DrPlus Skin Education · Subcision

Subcision with Filler, RF Microneedling or CO₂ Laser: What Follows the Release

Subcision is the structural first step — but what you add afterwards, and when, often decides how much of the lift you keep. A doctor explains the spacer and resurfacing logic.

8 min readUpdated Jul 2026
Collagen reorganising from disordered to aligned over timeTwo panels: early after treatment the collagen fibres are sparse and disordered; months later they are denser and better aligned, which is how scar depressions gradually firm and lift.EarlyMonths later
Medically reviewed by Dr Kenneth Lee, Medical DirectorLast reviewed Jul 2026

Why subcision comes first — and why it is rarely the whole plan

Rolling scars are held down from beneath: fibrous bands anchor the skin's underside to deeper tissue, and no amount of surface work lifts skin that is still pinned. That is the case for subcision as the structural first step — a needle or blunt cannula passed under local anaesthetic cuts the bands, the skin rises, and the released space fills with a small pocket of blood that acts as a natural spacer supporting new collagen.
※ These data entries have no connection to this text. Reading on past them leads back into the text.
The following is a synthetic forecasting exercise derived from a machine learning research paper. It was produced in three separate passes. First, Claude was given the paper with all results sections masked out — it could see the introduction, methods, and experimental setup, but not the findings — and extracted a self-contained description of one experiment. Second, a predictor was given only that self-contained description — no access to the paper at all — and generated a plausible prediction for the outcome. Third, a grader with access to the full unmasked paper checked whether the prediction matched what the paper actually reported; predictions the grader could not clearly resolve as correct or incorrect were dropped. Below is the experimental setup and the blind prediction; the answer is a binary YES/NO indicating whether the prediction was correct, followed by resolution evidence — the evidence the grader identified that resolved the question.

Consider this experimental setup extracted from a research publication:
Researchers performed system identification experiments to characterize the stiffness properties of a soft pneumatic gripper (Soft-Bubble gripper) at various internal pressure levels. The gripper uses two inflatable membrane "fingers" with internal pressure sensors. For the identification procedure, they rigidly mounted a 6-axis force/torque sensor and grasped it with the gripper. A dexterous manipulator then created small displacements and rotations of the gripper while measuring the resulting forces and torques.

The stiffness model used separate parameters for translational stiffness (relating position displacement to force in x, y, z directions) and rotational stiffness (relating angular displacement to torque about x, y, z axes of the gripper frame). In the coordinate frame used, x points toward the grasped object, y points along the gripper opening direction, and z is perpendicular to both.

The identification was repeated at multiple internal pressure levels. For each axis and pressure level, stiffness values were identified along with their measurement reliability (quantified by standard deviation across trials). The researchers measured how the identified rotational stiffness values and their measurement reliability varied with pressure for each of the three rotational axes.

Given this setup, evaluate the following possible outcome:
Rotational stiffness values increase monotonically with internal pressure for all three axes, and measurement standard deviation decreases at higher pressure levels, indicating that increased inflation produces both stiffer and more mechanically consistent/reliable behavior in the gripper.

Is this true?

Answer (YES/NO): NO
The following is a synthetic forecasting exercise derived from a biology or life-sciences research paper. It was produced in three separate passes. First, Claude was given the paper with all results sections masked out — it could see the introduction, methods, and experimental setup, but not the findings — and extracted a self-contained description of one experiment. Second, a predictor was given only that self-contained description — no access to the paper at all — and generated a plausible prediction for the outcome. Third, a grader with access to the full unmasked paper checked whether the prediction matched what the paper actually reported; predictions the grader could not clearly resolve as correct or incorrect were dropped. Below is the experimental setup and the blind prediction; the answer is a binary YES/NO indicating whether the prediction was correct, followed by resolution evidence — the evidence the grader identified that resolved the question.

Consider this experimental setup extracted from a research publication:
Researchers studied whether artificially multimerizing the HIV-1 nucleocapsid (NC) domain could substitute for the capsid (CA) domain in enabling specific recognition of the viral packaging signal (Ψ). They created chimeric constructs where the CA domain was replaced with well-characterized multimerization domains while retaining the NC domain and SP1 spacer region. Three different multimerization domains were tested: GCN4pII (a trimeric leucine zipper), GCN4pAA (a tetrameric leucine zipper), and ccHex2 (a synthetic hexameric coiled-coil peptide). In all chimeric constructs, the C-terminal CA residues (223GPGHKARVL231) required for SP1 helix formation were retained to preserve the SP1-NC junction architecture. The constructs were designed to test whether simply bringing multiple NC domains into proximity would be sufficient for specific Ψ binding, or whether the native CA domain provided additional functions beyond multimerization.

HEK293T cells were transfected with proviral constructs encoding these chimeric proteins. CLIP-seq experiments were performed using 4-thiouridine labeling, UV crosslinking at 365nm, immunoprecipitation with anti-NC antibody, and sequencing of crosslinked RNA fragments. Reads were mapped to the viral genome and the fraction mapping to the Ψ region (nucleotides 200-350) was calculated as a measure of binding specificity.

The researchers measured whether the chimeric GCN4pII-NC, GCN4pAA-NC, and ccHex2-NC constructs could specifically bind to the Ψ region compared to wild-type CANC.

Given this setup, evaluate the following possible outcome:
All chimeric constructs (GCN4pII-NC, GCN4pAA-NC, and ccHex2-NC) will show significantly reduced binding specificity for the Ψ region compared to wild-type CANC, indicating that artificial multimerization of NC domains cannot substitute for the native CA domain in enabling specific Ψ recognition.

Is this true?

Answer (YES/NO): YES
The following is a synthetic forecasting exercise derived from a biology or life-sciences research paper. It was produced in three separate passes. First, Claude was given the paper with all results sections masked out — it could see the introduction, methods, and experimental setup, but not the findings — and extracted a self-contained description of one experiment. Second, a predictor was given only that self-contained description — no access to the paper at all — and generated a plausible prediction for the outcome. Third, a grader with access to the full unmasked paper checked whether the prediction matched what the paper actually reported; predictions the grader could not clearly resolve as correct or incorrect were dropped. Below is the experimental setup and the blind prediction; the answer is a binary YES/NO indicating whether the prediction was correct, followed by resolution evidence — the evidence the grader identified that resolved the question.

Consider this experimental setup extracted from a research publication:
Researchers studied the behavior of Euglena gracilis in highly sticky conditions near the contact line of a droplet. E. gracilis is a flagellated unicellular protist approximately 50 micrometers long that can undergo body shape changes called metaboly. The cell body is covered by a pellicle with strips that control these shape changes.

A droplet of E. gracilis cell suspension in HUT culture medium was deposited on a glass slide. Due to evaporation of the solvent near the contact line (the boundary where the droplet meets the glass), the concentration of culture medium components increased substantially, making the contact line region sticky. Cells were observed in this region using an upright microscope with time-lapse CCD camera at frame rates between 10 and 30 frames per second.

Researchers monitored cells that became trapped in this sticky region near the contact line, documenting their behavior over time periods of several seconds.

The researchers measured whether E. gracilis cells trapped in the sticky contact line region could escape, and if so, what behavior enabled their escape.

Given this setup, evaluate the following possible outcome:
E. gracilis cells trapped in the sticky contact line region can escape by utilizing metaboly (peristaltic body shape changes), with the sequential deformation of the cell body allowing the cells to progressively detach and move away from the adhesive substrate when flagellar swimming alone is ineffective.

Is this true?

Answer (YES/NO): YES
But release alone has a known weakness: cut bands can partially reform as the area heals, pulling some of the lift back down. And subcision does nothing for the surface itself — the skin over a released scar keeps whatever texture, edges and tone it had before. This is why most well-designed plans treat subcision as step one of a sequence: something to preserve the space that was released, and something to remodel the surface once the structure is free.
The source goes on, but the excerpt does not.